While the Opening Ceremony of the 2014 Winter Olympics won’t take place until this Friday at 7:30 P.M. EST, some athletic events have already started.
But it is not just figure skating, snowboard half pipes and luge runs that are getting tongues wagging in the Olympic venue.
Here are seven Sochi Sins that are looming large behind the festive medal podiums:
1. Corruption. Many prominent Russian businessmen and officials have been accused of Olympic-sized fraud – and there’s even a map to explain it. Putin estimated in April 2013 that the Olympics would cost around $6.5 billion for 22 projects, and yet the minimum assessment was nearly $10.9 billion for 200.
These funded “projects” include a theme park to be finished in 2020, a motorway that destroyed 370 acres of the protected Sochi National Forest, and a 3 billion dollar alpine ski resort built for Olympic tourists.
2. Death to the dogs. Thousands of stray dogs roam the streets of Sochi.

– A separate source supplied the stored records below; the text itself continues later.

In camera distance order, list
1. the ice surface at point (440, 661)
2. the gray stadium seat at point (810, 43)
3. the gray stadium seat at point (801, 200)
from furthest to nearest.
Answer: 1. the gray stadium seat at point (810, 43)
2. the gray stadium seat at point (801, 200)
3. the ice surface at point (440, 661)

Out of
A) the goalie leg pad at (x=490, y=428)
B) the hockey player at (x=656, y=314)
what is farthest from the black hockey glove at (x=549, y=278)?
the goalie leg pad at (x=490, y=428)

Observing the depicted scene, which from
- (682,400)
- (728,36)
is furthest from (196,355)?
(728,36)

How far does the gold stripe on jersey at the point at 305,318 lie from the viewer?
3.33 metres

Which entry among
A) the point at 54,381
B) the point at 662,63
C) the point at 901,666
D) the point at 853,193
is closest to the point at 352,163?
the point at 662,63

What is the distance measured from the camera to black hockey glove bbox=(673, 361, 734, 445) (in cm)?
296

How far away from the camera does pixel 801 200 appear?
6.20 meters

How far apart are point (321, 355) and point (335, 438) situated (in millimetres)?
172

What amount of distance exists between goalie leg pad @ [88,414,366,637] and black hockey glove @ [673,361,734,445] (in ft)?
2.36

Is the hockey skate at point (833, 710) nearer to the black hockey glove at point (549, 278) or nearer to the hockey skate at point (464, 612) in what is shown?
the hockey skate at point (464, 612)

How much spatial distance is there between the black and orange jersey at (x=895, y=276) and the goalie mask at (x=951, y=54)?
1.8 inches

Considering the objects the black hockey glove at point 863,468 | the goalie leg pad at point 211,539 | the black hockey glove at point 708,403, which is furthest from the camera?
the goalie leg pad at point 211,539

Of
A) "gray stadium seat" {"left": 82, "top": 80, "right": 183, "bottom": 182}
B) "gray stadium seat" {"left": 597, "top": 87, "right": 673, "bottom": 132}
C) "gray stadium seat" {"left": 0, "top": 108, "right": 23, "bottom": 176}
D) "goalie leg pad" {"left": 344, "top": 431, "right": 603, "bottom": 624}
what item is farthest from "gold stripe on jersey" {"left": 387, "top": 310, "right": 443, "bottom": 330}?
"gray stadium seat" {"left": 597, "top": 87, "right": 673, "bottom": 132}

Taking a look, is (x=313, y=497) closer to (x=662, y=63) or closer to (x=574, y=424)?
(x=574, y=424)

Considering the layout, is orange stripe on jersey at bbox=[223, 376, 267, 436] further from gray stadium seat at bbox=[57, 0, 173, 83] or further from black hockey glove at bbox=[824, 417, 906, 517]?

Basya Services, a Russian pest control company, was contracted to exterminate stray dogs through the entirety of the Olympic Games. The director of Basya
“was stunned last week when he attended a rehearsal for the opening ceremony and saw a stray dog walking in on the performers.”
Though no one knows how the dogs will be put down (because “catch and dispose” could mean anything), one woman witnessed a doing being poisoned. This practice isn’t new – thousands of dogs were killed prior to the 2004 Olympics in Athens.
3. Construction. The process is slow – Gorki Plaza is not yet finished, and only six of the nine media hotels are operational. Residents are uprooted – construction accidents led to several homes in Sochi collapsing or tilting.
Workers are not compensated – over one hundred Serbians were deported to their home countries without pay after being lured to work on Olympic construction sites for the past three months.
The city is a safety hazard – but the piles of trash, crumbling sidewalks and unfinished buildings won’t be seen on television. And sometimes, framed pictures of Putin are more important that a finished hotel floor behind the receptionist desk.
4. #SochiProblems. With 103,000 followers already, the Twitter account @SochiProblems has made a laughing stock out of the Olympic city. Pictures of uncovered manholes, falling ceiling lights and brownish-yellow water have been posted on the account. Users tweet in their own “#SochiProblems,” such as this one from New York Times sports reporter Mary Pilon: ”Day starts w/email to editor “stuck in hotel room.” The door lock appears to be broken. I have wifi and granola.”
5. A fickle flame. Over its 40,000 mile journey, the Olympic torch burnt out 44 times - including after Putin lit it in front of the Kremlin.
6. Not-so-fickle terrorists. The U.S. Department of Homeland Security has issued travel warnings for Russia, asking visitors to be on the look out for suspicious activity.
“Black widow” suicide bombers could potentially use toothpaste tubes to hide explosive devises, while internet threats were made by a militant Iraqi group called “Ansar al-Sunna” that took responsibility for the recent suicide attack on Volgograd.
The Russian military has tightened security, enforcing pat-downs at train stations and stationing 40,000 troops and policemen in Sochi.
7. Even the internet has doubts about Sochi. Okay, this one is less serious, but take a look at these Russian-made memes making fun of Sochi. Our favorite is “Olympic Bingo” to find failures and mishaps over the course of the games – but you also can play this Predicted Opening Ceremony Symbols version by The Wall Street Journal.